Hava leziz. Serin, güneşli, yağmurlu.
Haftasonu hem Cumartesi hem Pazar akşamına program yapmış olsam da gündüzleri evdeyim, mis gibi. Sadece dizi izleyip saatlerce anlatan insanlardan biri olmama ramak kaldı :P
Yapılacak ne çok şey var aklımda, henüz adlarına proje demiyorum, o kadar sıkıcı olmadım daha.

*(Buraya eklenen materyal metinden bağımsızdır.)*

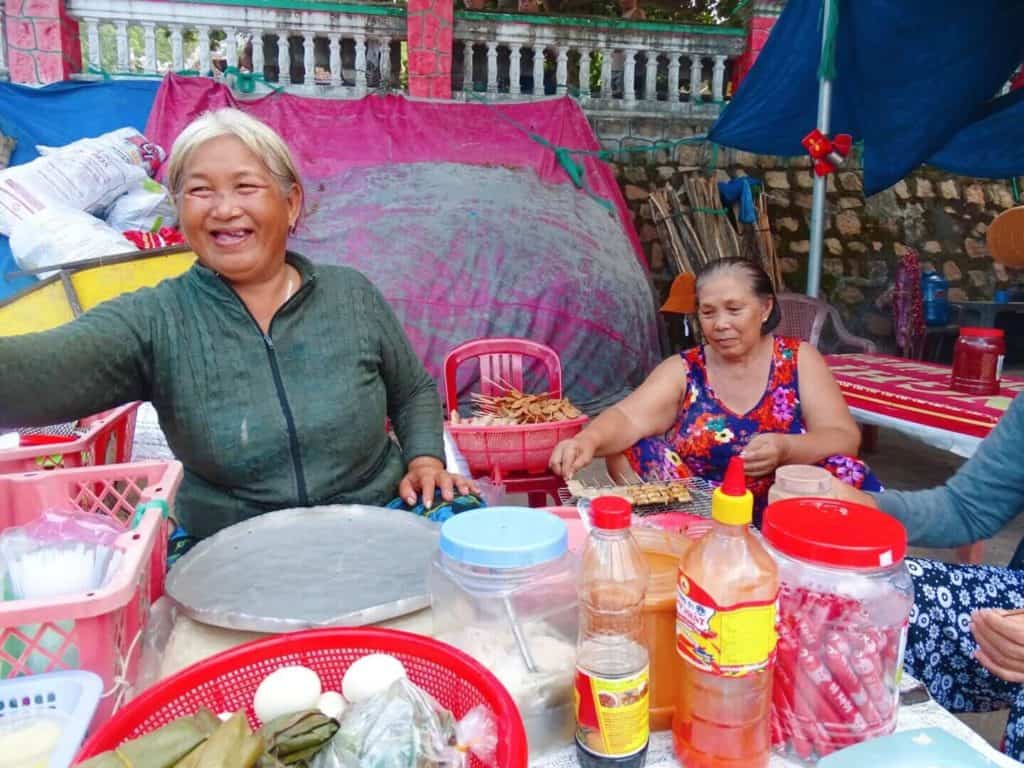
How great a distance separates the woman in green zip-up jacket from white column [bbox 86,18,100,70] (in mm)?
5859

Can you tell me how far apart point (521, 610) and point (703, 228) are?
6517mm

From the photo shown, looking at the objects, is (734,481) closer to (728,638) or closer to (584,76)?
(728,638)

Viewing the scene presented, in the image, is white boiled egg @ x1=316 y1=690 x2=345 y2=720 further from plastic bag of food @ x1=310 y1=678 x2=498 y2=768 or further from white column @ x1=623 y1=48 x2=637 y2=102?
white column @ x1=623 y1=48 x2=637 y2=102

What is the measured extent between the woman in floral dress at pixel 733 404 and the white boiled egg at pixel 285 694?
1580 millimetres

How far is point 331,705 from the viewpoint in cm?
77

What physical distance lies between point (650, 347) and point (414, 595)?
478 cm

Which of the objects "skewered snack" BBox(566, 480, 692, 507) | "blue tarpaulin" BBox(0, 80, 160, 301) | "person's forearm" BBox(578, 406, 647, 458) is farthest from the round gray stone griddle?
"blue tarpaulin" BBox(0, 80, 160, 301)

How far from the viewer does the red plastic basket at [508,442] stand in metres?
2.70

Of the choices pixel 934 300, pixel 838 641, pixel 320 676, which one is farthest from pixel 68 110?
pixel 934 300

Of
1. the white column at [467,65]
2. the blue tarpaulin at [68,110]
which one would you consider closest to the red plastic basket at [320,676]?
the blue tarpaulin at [68,110]

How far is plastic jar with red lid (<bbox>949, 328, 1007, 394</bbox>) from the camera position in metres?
3.07

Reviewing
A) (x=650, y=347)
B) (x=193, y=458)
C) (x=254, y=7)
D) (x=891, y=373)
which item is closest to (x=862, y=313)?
(x=650, y=347)

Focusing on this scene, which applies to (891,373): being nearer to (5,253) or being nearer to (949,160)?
(949,160)

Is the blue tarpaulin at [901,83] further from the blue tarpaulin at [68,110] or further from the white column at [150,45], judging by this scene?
the white column at [150,45]
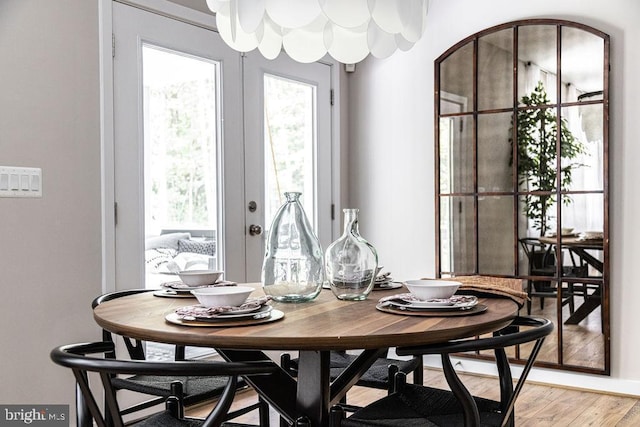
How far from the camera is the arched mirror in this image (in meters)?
3.83

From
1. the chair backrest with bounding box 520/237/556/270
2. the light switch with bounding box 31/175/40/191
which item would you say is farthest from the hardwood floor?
the light switch with bounding box 31/175/40/191

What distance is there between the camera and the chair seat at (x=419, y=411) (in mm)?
1866

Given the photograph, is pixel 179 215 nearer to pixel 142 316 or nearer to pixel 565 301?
pixel 142 316

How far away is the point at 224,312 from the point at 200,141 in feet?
6.52

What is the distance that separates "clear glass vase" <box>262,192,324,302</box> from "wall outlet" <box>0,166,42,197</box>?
1.27 meters

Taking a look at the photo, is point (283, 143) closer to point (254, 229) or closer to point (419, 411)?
point (254, 229)

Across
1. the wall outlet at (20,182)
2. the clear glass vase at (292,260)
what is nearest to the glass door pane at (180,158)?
the wall outlet at (20,182)

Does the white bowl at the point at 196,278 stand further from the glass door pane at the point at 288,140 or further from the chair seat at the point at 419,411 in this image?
the glass door pane at the point at 288,140

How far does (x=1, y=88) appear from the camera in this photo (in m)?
2.71

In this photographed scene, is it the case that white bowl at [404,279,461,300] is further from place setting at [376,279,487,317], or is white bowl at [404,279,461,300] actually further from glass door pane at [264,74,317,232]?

Birikmiş filmlerim var, kitaplarım, çakıl taşım.
Yeni kelimeler düşünüyorum her daim.
Yaptığım hiç bir şeyin kıyısında kalamıyorum ben, her tarafım, her yönüm o iş oluyor, o işten ibaret kalana dek gidiyor bu...
Bu yüzden haftasonları güzel şeyler, aklı durultmak ve mola vermek şart.
Bir mola çakılla resim yapmaya başlıyoruz, hop bir de kahve yapıyorum kendime koca fincan, iki satır kitap okuyorum, bir kaç ilmek örüyorum.

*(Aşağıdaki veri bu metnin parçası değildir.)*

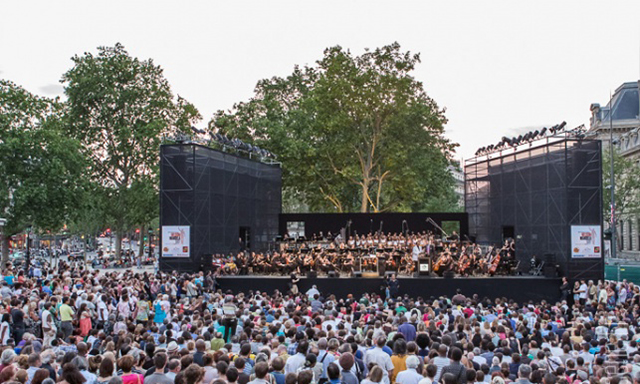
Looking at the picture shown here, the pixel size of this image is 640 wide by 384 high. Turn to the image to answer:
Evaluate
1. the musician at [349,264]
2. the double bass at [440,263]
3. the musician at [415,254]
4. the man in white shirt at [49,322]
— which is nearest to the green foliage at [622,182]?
the musician at [415,254]

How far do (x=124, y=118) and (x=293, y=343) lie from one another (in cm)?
3913

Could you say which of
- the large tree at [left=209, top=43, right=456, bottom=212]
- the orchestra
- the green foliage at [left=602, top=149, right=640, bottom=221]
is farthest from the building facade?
the orchestra

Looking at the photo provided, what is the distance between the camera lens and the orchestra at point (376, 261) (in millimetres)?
25328

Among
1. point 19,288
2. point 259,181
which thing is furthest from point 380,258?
point 19,288

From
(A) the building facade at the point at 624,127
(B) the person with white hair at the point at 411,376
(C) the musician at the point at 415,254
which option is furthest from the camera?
(A) the building facade at the point at 624,127

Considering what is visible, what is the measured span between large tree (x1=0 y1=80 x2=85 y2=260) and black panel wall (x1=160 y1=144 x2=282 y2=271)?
1234cm

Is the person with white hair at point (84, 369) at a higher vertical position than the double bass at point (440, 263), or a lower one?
lower

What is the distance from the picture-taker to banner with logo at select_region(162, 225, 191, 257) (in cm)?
2489

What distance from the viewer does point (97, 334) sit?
10188mm

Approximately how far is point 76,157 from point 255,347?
103 ft

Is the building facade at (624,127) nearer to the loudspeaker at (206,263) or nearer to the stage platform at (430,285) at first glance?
the stage platform at (430,285)

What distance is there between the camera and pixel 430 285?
79.0ft

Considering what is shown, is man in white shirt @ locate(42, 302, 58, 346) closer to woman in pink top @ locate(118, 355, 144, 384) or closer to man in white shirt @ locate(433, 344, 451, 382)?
woman in pink top @ locate(118, 355, 144, 384)

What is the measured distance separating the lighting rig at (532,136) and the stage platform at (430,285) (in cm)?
578
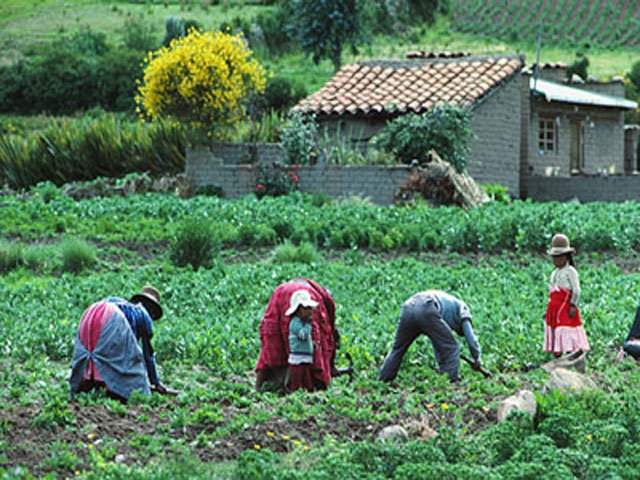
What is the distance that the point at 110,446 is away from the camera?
8.09 metres

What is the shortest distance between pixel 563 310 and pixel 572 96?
81.1 ft

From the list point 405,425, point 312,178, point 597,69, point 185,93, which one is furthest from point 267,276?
point 597,69

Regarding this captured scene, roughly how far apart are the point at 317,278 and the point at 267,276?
0.74 metres

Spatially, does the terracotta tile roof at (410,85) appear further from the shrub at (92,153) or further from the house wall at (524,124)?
the shrub at (92,153)

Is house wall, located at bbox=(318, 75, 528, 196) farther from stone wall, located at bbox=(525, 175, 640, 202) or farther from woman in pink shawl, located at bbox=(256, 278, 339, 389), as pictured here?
woman in pink shawl, located at bbox=(256, 278, 339, 389)

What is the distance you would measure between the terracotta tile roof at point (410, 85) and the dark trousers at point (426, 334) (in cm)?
1944

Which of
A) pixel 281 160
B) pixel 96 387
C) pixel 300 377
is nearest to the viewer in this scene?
pixel 96 387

En sevdiğim hırkam üzerimde, parmak uçlarım mor, burnumda yeni biriktirilmiş anıların kokusu...

8 Şubat 2010 Pazartesi

şubat güneşi

Dallarda sincapları aradı gözlerimiz, havalara baka baka yürüdük.
muhteşem bir şubat güneşi vardı haftasonu
bugünse sis bembeyaz sır perdesi,
gökyüzü de amma melankolik yahu :)

4 Şubat 2010 Perşembe

grevdeyiz


Türk-İş, DİSK, KESK, Hak-İş ve Kamu-Sen'in ortak kararıyla Tekel işçileriyle dayanışma için bugün 08.00-17.00 saatleri arasında grev yapılıyor.
Bu sayfaların yazarı Gezgeç de Tekel işçilerine destek veriyor, bugün başka post yayınlamayacak.

Bilginize...

1 Şubat 2010 Pazartesi

sahilde kafka


Okudum, baştan sona keyifti.
Murakami ile ilk tanışmamdı, "imkansızın şarkısı"nı okumayı hedefliyorum şimdi.
Sonu biraz hayal kırıklığı yarattı aslında, ama kurgusu ve anlatımı çok başarılı bir kitap...
keşke orjinal dilinde okuma şansım olsaydı, sanki çeviride yavan kalmış yerler var gibi geldi bana.
Kitap yanımda olmadığı için altını çizdiğim yerlerden alıntı yapamıyorum şu anda, belki sonra eklerim.
Öykü bambaşka olmakla beraber aklımda kalan şu ki;
Kapanması gereken bir giriş taşı var, taş bir dönemi açmış, o dönemin artık kapanması gerekiyor.
Yaşanan yaşanmış, "kurşuni bulutlar"ın altında bir sürü insan karşı karşıya gelmiş, bir sürü söz sarfedilmiş, bir dolu aşk yaşanmış, bir sürü rüya görülmüş, tüm yaşananlar rüya mı gerçek mi bir türlü bilinememiş, bu pek de kurcalanmamış ama artık bir yaşamın/zamanın sonuna gelinmiş.
işte bu durumda giriş taşının yerinden kaldırılması, sonun habercisi tüm alametlere kulak verilip "giriş"in kapatılması gerekir artık. nedeni yoktur. sadece öyledir.

yaşamınızın giriş taşlarını açma ve kapama gücünüz var mı?